Assigned task:
Copy, exactly as written, the lines that begin at the one containing "Used 2024 Kia Seltos EX image 23" and end at the one containing "MSCHSigune Nenaya Pullover". Skip any pictures in the data below.

Records for the exercise:
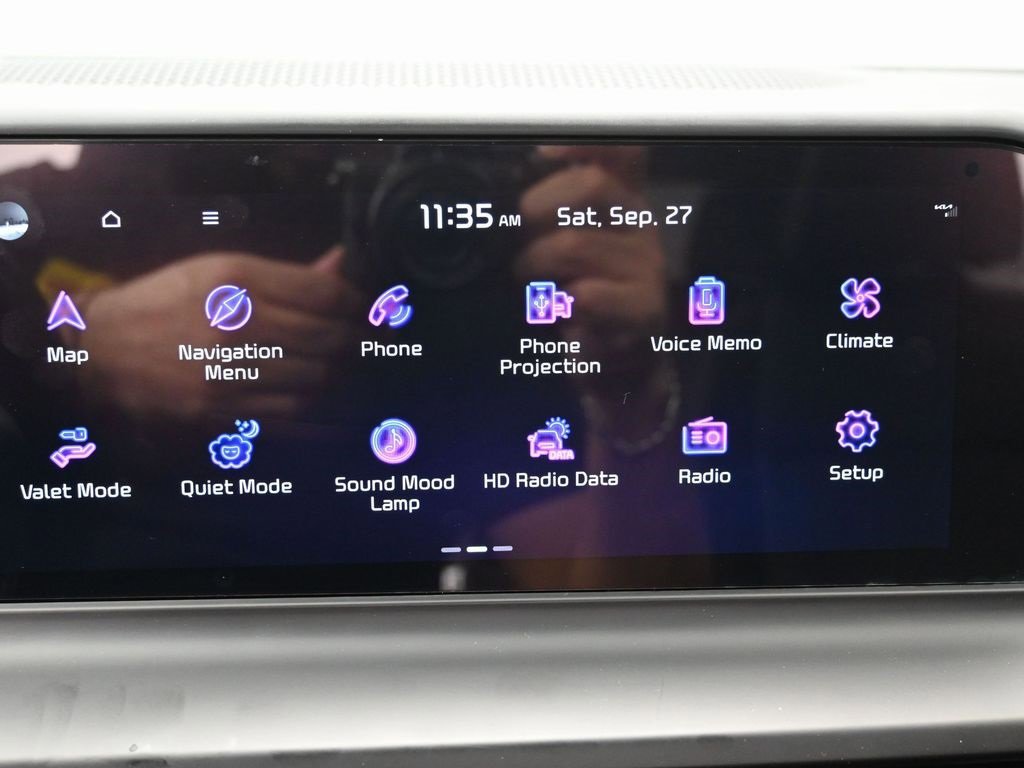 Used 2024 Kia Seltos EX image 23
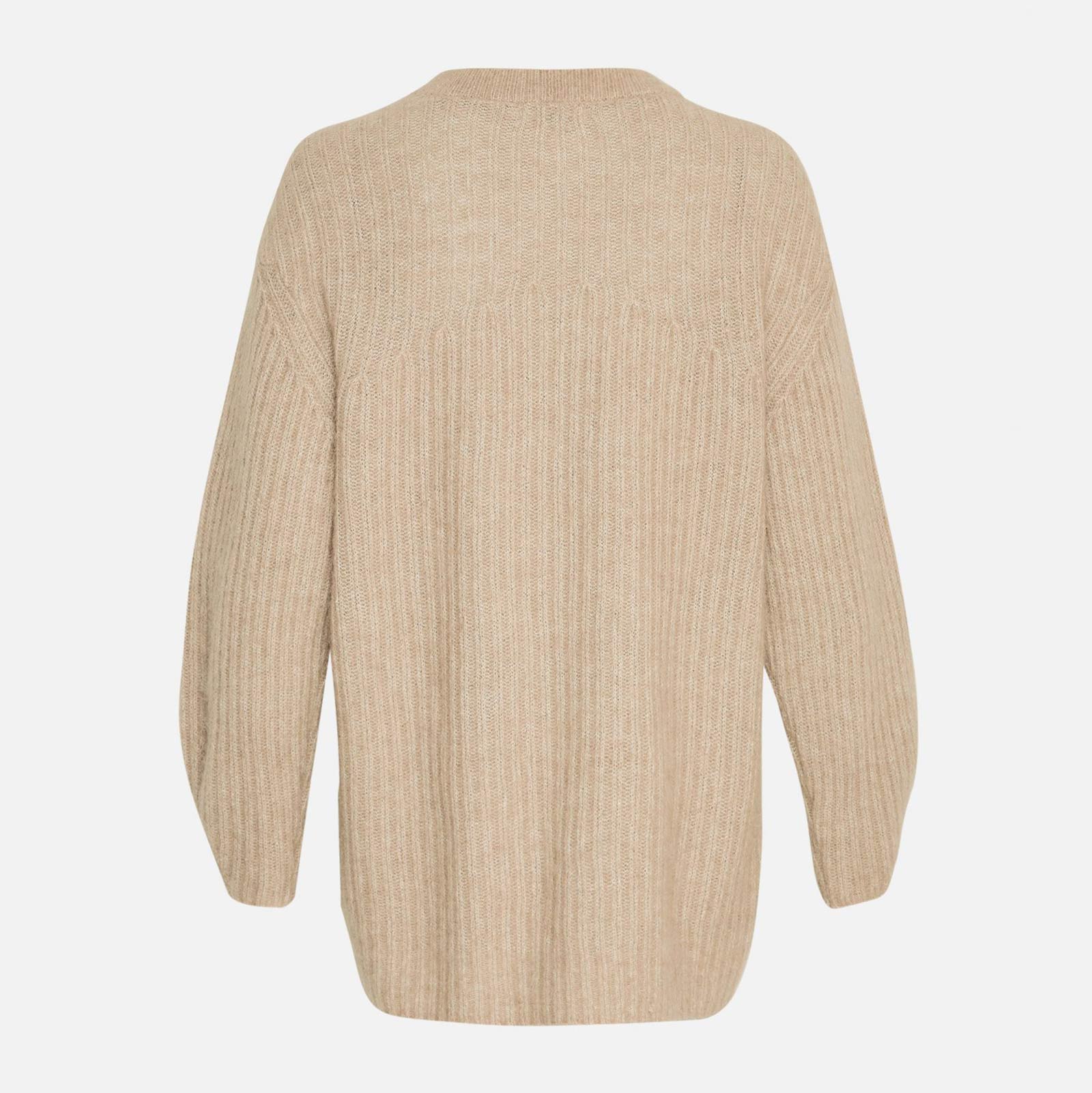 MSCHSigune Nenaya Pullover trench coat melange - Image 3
--
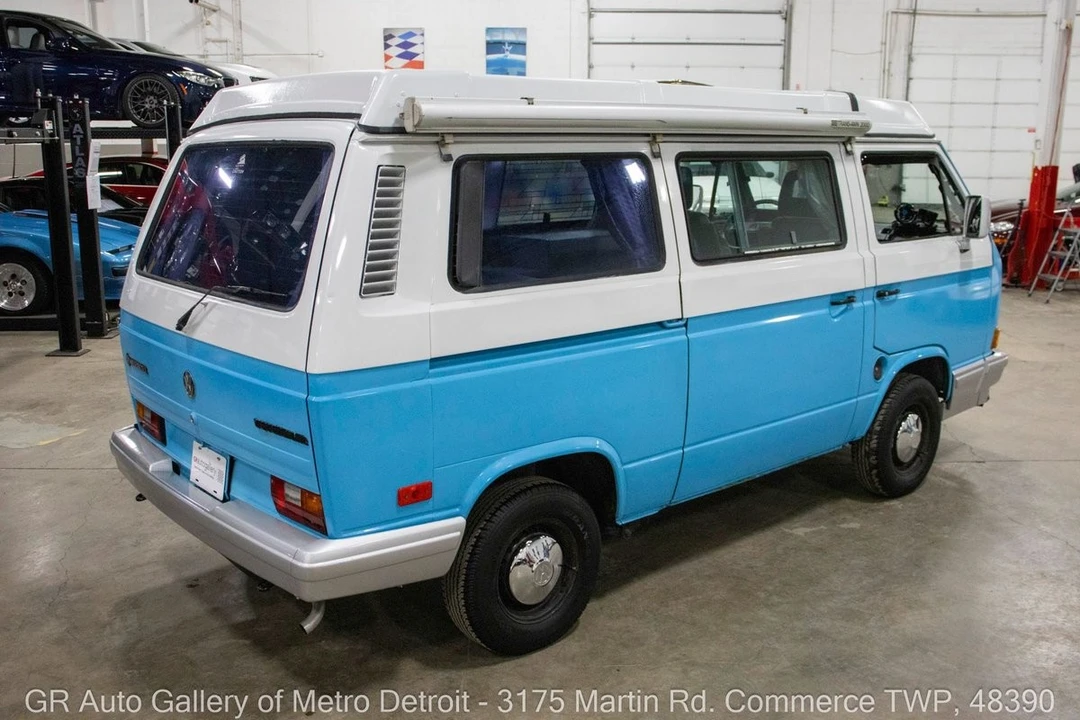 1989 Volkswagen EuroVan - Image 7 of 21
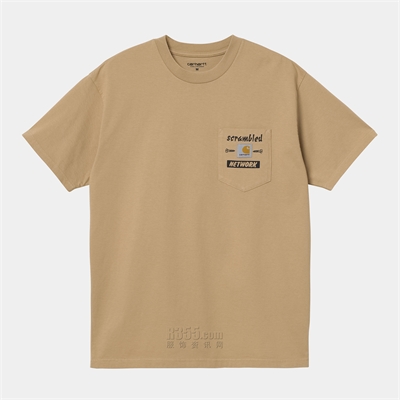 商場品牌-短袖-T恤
---
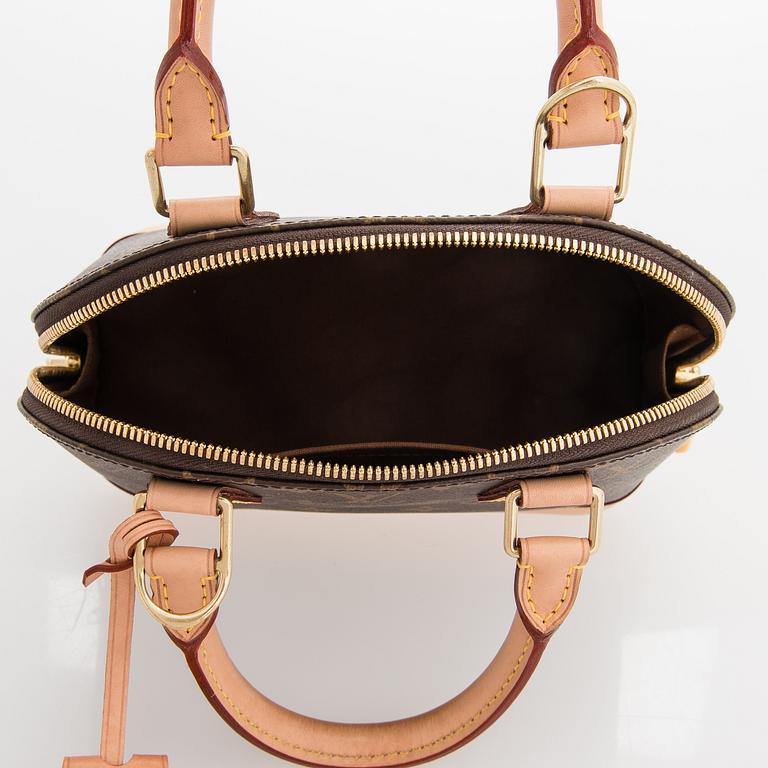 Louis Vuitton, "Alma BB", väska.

Output below:
 Used 2024 Kia Seltos EX image 23
 MSCHSigune Nenaya Pullover trench coat melange - Image 3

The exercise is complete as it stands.